__ENTRIES PROVIDED__:
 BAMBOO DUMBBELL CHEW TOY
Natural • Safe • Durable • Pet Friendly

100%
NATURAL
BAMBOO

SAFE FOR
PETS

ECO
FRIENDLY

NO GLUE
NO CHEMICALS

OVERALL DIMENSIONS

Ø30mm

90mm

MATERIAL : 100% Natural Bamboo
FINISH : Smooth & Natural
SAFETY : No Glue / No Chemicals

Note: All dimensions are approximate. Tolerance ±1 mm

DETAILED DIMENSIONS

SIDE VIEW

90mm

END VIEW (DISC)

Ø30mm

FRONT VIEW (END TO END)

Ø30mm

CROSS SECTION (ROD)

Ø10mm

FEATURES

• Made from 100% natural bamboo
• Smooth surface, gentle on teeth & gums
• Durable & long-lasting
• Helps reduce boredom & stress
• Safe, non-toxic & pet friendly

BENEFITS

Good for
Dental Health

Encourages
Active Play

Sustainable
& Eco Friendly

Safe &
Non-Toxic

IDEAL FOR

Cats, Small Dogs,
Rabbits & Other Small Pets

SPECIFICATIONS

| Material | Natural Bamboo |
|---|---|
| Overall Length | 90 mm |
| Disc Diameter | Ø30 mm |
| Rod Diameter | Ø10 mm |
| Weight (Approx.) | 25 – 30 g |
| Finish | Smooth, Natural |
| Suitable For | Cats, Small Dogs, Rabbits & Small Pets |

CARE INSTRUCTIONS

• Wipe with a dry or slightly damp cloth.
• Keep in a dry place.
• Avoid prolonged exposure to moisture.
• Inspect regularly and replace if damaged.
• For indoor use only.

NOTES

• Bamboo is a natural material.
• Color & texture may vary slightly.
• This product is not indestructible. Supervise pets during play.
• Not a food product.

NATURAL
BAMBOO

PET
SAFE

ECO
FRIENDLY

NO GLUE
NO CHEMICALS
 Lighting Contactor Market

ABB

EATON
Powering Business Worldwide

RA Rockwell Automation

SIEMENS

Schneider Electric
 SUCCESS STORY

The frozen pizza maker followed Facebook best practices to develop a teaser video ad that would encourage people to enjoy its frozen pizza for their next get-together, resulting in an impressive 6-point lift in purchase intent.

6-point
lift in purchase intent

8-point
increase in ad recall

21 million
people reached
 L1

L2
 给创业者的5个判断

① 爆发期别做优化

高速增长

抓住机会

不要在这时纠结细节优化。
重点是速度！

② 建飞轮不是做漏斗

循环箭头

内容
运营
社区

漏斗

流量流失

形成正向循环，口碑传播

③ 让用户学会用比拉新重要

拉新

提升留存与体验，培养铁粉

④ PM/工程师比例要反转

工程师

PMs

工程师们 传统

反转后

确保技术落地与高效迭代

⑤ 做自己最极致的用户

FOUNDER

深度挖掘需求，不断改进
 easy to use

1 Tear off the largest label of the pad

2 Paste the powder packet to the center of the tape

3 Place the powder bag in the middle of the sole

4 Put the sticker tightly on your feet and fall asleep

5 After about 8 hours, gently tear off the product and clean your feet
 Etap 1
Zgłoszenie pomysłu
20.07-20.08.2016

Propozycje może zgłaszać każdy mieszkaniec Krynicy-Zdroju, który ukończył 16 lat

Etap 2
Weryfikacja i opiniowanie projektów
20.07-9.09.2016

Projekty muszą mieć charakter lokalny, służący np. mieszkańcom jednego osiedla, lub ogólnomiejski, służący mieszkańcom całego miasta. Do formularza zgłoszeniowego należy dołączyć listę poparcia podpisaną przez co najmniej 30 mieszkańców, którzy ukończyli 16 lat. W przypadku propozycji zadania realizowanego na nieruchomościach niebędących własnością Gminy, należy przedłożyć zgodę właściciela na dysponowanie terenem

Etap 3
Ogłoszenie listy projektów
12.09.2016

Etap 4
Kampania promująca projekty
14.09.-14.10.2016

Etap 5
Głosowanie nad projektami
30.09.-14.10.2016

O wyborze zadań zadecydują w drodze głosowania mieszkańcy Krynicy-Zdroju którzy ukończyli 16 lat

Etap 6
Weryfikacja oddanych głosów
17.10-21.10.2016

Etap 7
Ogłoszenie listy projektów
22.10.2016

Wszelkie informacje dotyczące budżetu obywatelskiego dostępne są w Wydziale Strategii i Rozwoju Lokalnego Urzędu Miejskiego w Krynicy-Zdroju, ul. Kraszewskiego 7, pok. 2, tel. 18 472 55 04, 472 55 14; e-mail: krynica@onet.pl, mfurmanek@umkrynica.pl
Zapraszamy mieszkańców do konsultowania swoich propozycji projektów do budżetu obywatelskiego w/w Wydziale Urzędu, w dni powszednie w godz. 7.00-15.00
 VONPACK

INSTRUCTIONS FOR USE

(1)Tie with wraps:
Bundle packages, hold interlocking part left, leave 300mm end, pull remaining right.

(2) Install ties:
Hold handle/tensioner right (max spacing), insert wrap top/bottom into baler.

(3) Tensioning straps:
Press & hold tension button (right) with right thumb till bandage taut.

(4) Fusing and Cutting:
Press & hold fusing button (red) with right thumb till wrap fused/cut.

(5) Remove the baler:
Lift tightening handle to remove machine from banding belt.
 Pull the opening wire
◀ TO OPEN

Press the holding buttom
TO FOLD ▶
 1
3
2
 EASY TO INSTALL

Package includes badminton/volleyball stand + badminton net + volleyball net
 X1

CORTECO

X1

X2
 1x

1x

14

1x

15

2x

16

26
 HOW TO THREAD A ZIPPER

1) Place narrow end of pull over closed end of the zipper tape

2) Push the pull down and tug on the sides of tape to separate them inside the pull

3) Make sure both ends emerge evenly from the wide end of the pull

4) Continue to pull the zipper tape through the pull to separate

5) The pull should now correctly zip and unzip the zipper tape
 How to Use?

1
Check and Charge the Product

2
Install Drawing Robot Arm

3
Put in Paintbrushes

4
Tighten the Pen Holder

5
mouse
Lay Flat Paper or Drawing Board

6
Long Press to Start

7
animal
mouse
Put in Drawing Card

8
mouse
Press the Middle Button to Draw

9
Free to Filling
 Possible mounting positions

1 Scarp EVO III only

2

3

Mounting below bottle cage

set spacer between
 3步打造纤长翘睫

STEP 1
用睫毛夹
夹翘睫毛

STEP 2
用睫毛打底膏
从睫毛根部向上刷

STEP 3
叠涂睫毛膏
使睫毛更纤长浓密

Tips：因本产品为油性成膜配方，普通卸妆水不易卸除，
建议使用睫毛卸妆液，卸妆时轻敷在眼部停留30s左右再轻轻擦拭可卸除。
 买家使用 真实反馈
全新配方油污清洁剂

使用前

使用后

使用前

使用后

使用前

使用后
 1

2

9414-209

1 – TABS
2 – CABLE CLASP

__REQUIRED WORK__:
With nothing added or left out, print the data again.

__SOLUTION TO THE PROBLEM__:
 BAMBOO DUMBBELL CHEW TOY
Natural • Safe • Durable • Pet Friendly

100%
NATURAL
BAMBOO

SAFE FOR
PETS

ECO
FRIENDLY

NO GLUE
NO CHEMICALS

OVERALL DIMENSIONS

Ø30mm

90mm

MATERIAL : 100% Natural Bamboo
FINISH : Smooth & Natural
SAFETY : No Glue / No Chemicals

Note: All dimensions are approximate. Tolerance ±1 mm

DETAILED DIMENSIONS

SIDE VIEW

90mm

END VIEW (DISC)

Ø30mm

FRONT VIEW (END TO END)

Ø30mm

CROSS SECTION (ROD)

Ø10mm

FEATURES

• Made from 100% natural bamboo
• Smooth surface, gentle on teeth & gums
• Durable & long-lasting
• Helps reduce boredom & stress
• Safe, non-toxic & pet friendly

BENEFITS

Good for
Dental Health

Encourages
Active Play

Sustainable
& Eco Friendly

Safe &
Non-Toxic

IDEAL FOR

Cats, Small Dogs,
Rabbits & Other Small Pets

SPECIFICATIONS

| Material | Natural Bamboo |
|---|---|
| Overall Length | 90 mm |
| Disc Diameter | Ø30 mm |
| Rod Diameter | Ø10 mm |
| Weight (Approx.) | 25 – 30 g |
| Finish | Smooth, Natural |
| Suitable For | Cats, Small Dogs, Rabbits & Small Pets |

CARE INSTRUCTIONS

• Wipe with a dry or slightly damp cloth.
• Keep in a dry place.
• Avoid prolonged exposure to moisture.
• Inspect regularly and replace if damaged.
• For indoor use only.

NOTES

• Bamboo is a natural material.
• Color & texture may vary slightly.
• This product is not indestructible. Supervise pets during play.
• Not a food product.

NATURAL
BAMBOO

PET
SAFE

ECO
FRIENDLY

NO GLUE
NO CHEMICALS
 Lighting Contactor Market

ABB

EATON
Powering Business Worldwide

RA Rockwell Automation

SIEMENS

Schneider Electric
 SUCCESS STORY

The frozen pizza maker followed Facebook best practices to develop a teaser video ad that would encourage people to enjoy its frozen pizza for their next get-together, resulting in an impressive 6-point lift in purchase intent.

6-point
lift in purchase intent

8-point
increase in ad recall

21 million
people reached
 L1

L2
 给创业者的5个判断

① 爆发期别做优化

高速增长

抓住机会

不要在这时纠结细节优化。
重点是速度！

② 建飞轮不是做漏斗

循环箭头

内容
运营
社区

漏斗

流量流失

形成正向循环，口碑传播

③ 让用户学会用比拉新重要

拉新

提升留存与体验，培养铁粉

④ PM/工程师比例要反转

工程师

PMs

工程师们 传统

反转后

确保技术落地与高效迭代

⑤ 做自己最极致的用户

FOUNDER

深度挖掘需求，不断改进
 easy to use

1 Tear off the largest label of the pad

2 Paste the powder packet to the center of the tape

3 Place the powder bag in the middle of the sole

4 Put the sticker tightly on your feet and fall asleep

5 After about 8 hours, gently tear off the product and clean your feet
 Etap 1
Zgłoszenie pomysłu
20.07-20.08.2016

Propozycje może zgłaszać każdy mieszkaniec Krynicy-Zdroju, który ukończył 16 lat

Etap 2
Weryfikacja i opiniowanie projektów
20.07-9.09.2016

Projekty muszą mieć charakter lokalny, służący np. mieszkańcom jednego osiedla, lub ogólnomiejski, służący mieszkańcom całego miasta. Do formularza zgłoszeniowego należy dołączyć listę poparcia podpisaną przez co najmniej 30 mieszkańców, którzy ukończyli 16 lat. W przypadku propozycji zadania realizowanego na nieruchomościach niebędących własnością Gminy, należy przedłożyć zgodę właściciela na dysponowanie terenem

Etap 3
Ogłoszenie listy projektów
12.09.2016

Etap 4
Kampania promująca projekty
14.09.-14.10.2016

Etap 5
Głosowanie nad projektami
30.09.-14.10.2016

O wyborze zadań zadecydują w drodze głosowania mieszkańcy Krynicy-Zdroju którzy ukończyli 16 lat

Etap 6
Weryfikacja oddanych głosów
17.10-21.10.2016

Etap 7
Ogłoszenie listy projektów
22.10.2016

Wszelkie informacje dotyczące budżetu obywatelskiego dostępne są w Wydziale Strategii i Rozwoju Lokalnego Urzędu Miejskiego w Krynicy-Zdroju, ul. Kraszewskiego 7, pok. 2, tel. 18 472 55 04, 472 55 14; e-mail: krynica@onet.pl, mfurmanek@umkrynica.pl
Zapraszamy mieszkańców do konsultowania swoich propozycji projektów do budżetu obywatelskiego w/w Wydziale Urzędu, w dni powszednie w godz. 7.00-15.00
 VONPACK

INSTRUCTIONS FOR USE

(1)Tie with wraps:
Bundle packages, hold interlocking part left, leave 300mm end, pull remaining right.

(2) Install ties:
Hold handle/tensioner right (max spacing), insert wrap top/bottom into baler.

(3) Tensioning straps:
Press & hold tension button (right) with right thumb till bandage taut.

(4) Fusing and Cutting:
Press & hold fusing button (red) with right thumb till wrap fused/cut.

(5) Remove the baler:
Lift tightening handle to remove machine from banding belt.
 Pull the opening wire
◀ TO OPEN

Press the holding buttom
TO FOLD ▶
 1
3
2
 EASY TO INSTALL

Package includes badminton/volleyball stand + badminton net + volleyball net
 X1

CORTECO

X1

X2
 1x

1x

14

1x

15

2x

16

26
 HOW TO THREAD A ZIPPER

1) Place narrow end of pull over closed end of the zipper tape

2) Push the pull down and tug on the sides of tape to separate them inside the pull

3) Make sure both ends emerge evenly from the wide end of the pull

4) Continue to pull the zipper tape through the pull to separate

5) The pull should now correctly zip and unzip the zipper tape
 How to Use?

1
Check and Charge the Product

2
Install Drawing Robot Arm

3
Put in Paintbrushes

4
Tighten the Pen Holder

5
mouse
Lay Flat Paper or Drawing Board

6
Long Press to Start

7
animal
mouse
Put in Drawing Card

8
mouse
Press the Middle Button to Draw

9
Free to Filling
 Possible mounting positions

1 Scarp EVO III only

2

3

Mounting below bottle cage

set spacer between
 3步打造纤长翘睫

STEP 1
用睫毛夹
夹翘睫毛

STEP 2
用睫毛打底膏
从睫毛根部向上刷

STEP 3
叠涂睫毛膏
使睫毛更纤长浓密

Tips：因本产品为油性成膜配方，普通卸妆水不易卸除，
建议使用睫毛卸妆液，卸妆时轻敷在眼部停留30s左右再轻轻擦拭可卸除。
 买家使用 真实反馈
全新配方油污清洁剂

使用前

使用后

使用前

使用后

使用前

使用后
 1

2

9414-209

1 – TABS
2 – CABLE CLASP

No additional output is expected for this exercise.